- Passage provided:
####################

Poll: What is your main focus?

41 points by 3rd3 ↗ HN

57 comments

[ 766 ms ] story [ 1518 ms ] thread
Did I miss a major field or category?
Programming Languages?
Is it too broad for a subcategory of theoretical computer science?
I'd personally say it fits in theoretical compsci.
Something for those of us for whom the job is just a way to pay for what we actually want to do.
Oh, I was supposed to put down my job? :( Oops.
No worries, it's not clear at all what you're supposed to put down. Personal focus, professional focus, aspirational focus, academic focus, general interests, hobbies...? I'm not sure. The list provided isn't really a good fit for any of those things.
I thought whatever comes to mind first and I think that suffices to get an overall picture. I wanted to keep it as simple as possible. Maybe I should have added a short explainatory text at the beginning? How would you exactly improve the design of the questionnaire?
The weakness of the poll is in part a reflection of the weakness of your question. What is a focus? Why is it a main focus? What is the question you're really trying to answer?

####################

- Records provided:
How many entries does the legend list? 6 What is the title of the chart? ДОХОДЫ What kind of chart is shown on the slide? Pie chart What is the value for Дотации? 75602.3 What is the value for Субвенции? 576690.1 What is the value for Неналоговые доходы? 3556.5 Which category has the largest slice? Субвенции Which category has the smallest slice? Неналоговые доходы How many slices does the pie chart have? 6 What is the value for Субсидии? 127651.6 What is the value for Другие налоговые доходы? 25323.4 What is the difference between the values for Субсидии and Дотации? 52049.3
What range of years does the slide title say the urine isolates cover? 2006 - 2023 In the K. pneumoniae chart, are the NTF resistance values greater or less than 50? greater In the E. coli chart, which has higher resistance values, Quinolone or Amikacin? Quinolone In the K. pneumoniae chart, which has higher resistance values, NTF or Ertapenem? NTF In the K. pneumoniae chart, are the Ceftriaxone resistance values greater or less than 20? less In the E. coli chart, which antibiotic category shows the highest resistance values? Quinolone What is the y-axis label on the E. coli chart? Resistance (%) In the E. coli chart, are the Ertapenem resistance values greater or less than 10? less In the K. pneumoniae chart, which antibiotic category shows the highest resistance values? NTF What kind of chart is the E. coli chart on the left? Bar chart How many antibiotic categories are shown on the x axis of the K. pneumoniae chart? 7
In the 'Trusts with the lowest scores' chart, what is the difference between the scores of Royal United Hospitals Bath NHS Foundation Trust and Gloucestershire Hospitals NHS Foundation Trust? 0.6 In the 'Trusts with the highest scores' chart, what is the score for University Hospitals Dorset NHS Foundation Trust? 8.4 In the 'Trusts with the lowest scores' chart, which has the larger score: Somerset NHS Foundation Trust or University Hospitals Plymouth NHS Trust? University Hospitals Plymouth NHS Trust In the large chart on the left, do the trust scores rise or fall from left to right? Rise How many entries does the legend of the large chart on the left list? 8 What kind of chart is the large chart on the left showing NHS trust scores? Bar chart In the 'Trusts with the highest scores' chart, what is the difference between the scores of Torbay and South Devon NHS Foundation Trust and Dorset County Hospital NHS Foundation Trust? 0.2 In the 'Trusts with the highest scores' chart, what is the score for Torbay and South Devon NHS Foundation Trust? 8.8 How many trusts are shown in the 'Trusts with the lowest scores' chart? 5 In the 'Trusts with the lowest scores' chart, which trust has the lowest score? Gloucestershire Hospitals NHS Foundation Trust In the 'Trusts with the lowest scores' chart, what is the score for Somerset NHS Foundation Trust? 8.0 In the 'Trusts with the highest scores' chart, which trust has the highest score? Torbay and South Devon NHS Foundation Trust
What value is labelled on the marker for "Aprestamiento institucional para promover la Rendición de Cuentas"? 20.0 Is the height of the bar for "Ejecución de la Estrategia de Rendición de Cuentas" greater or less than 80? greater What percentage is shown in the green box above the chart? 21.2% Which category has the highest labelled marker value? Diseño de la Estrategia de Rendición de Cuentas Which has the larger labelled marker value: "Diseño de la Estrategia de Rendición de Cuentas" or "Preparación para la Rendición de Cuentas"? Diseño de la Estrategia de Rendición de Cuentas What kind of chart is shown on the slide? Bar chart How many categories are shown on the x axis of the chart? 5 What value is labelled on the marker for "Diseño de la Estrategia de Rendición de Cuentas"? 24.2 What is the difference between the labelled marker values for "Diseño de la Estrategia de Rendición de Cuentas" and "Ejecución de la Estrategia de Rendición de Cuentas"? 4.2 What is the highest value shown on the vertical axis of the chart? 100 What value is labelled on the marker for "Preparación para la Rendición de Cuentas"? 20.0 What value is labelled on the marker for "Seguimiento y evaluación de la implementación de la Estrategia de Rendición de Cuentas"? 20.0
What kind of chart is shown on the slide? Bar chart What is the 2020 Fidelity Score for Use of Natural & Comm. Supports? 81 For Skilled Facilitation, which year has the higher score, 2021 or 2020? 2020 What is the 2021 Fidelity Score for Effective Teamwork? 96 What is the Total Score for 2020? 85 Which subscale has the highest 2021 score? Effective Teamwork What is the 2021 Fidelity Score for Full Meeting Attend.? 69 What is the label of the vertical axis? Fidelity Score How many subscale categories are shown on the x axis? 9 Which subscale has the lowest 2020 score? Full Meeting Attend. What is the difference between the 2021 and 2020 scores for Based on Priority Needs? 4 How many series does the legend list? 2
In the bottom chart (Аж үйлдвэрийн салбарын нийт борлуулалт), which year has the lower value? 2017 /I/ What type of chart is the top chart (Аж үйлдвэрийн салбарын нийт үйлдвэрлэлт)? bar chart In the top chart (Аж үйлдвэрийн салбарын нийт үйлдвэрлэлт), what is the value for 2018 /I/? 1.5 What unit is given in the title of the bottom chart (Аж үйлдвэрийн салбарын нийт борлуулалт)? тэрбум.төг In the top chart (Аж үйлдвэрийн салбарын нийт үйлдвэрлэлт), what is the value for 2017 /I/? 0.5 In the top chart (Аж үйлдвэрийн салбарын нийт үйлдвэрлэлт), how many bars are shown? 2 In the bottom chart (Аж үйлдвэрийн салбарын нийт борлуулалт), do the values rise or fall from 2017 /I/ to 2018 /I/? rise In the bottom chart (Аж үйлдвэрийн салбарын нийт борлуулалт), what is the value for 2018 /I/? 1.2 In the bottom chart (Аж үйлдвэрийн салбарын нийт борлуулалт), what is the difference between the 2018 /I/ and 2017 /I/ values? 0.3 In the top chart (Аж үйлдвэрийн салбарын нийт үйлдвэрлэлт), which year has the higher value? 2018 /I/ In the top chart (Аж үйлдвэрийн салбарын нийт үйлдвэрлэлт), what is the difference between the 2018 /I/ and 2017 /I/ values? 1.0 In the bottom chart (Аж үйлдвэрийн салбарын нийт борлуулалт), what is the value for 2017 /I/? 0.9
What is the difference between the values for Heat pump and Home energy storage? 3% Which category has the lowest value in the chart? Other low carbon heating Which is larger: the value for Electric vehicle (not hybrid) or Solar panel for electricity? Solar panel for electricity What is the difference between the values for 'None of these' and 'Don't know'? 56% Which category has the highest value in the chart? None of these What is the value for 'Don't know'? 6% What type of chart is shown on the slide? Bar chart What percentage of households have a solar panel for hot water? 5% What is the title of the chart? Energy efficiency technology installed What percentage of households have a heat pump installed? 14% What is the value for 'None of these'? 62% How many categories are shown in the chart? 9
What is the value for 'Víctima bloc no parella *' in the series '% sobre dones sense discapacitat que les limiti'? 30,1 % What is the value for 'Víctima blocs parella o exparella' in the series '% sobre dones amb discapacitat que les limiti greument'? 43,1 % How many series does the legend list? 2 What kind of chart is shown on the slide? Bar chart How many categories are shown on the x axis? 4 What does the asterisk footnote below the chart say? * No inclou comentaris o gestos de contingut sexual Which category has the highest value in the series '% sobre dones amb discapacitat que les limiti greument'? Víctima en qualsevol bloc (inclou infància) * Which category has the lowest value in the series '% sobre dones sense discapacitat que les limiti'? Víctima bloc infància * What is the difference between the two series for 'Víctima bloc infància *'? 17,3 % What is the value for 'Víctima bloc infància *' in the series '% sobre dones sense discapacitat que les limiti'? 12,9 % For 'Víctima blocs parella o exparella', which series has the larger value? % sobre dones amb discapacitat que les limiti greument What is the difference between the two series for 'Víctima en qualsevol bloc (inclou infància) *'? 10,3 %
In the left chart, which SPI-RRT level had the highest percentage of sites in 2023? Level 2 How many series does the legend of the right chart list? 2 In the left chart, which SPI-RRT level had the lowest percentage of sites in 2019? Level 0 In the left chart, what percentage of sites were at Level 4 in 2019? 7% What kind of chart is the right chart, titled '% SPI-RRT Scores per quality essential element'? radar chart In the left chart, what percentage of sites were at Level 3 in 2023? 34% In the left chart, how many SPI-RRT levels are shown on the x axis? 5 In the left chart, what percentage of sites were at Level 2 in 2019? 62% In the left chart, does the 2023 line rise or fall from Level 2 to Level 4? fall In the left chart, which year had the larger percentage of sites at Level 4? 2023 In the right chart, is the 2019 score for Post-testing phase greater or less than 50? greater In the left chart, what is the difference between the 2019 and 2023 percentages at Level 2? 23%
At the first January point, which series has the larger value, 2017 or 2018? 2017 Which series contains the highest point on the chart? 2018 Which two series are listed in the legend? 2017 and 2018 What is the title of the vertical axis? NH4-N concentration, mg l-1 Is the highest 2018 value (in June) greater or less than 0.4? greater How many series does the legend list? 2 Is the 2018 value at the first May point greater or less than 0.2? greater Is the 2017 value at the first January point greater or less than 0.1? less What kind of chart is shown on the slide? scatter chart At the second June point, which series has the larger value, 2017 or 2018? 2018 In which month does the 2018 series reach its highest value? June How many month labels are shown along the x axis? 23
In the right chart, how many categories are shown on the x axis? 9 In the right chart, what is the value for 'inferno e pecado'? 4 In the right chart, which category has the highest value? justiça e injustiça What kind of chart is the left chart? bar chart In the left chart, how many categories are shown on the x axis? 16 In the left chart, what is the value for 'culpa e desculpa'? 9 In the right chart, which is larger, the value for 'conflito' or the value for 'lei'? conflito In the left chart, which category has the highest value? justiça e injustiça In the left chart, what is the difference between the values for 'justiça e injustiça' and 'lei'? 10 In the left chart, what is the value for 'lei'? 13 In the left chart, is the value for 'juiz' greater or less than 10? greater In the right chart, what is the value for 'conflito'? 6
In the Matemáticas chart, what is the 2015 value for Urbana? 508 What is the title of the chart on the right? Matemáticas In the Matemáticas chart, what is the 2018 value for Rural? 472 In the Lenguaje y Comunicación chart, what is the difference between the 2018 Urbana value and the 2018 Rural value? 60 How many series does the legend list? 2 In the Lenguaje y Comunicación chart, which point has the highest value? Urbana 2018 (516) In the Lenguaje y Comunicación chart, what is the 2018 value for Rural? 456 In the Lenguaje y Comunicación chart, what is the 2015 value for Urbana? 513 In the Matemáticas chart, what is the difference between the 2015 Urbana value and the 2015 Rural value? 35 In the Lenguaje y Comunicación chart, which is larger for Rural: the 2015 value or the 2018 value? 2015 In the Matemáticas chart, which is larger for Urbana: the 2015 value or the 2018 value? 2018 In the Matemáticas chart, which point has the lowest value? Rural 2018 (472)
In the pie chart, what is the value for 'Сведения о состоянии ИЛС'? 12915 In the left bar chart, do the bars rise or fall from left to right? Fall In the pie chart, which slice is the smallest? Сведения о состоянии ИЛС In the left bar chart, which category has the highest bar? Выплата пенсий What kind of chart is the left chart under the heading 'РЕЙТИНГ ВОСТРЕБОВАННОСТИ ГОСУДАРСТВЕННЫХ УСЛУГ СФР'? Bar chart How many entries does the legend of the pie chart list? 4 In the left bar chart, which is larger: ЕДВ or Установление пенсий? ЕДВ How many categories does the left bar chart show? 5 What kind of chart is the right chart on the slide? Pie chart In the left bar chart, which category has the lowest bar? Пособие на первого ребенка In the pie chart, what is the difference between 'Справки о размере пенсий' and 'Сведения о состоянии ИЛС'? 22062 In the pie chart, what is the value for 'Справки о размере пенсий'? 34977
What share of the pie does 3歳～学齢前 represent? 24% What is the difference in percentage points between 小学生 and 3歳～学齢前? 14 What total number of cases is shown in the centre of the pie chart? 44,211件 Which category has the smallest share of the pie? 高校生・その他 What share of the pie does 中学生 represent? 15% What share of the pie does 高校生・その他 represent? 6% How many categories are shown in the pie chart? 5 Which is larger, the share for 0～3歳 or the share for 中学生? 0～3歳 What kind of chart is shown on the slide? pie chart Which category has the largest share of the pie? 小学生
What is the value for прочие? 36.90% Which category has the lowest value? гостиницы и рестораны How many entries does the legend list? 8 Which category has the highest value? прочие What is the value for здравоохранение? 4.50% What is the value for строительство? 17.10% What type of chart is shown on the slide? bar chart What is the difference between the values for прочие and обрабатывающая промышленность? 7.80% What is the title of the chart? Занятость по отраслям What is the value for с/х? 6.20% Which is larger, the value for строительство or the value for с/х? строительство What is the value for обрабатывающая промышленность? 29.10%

####################

- Actions to take:
A. Answer these questions from the poll thread, one answer per line:
(i) How many points did the poll receive?
(ii) Which field did one commenter suggest might be missing from the list?
(iii) How did the poll's author say they wanted to keep the poll?
B. Decide whether each statement agrees with the poll thread. Answer yes or no and quote the words that settle it.
(i) The poll thread had 57 comments.
(ii) The poll's author included a short explanatory text at the beginning of the poll.
(iii) One commenter placed Programming Languages within theoretical computer science.
C. Retype the part of the poll thread starting with "I thought whatever" and going on through "trying to answer?".

- Solutions to the problems:
A.
(i) 41 points
(ii) Programming Languages
(iii) As simple as possible

B.
(i) Yes: "57 comments"
(ii) No: "Maybe I should have added a short explainatory text at the beginning?"
(iii) Yes: "I'd personally say it fits in theoretical compsci."

C.
I thought whatever comes to mind first and I think that suffices to get an overall picture. I wanted to keep it as simple as possible. Maybe I should have added a short explainatory text at the beginning? How would you exactly improve the design of the questionnaire?
The weakness of the poll is in part a reflection of the weakness of your question. What is a focus? Why is it a main focus? What is the question you're really trying to answer?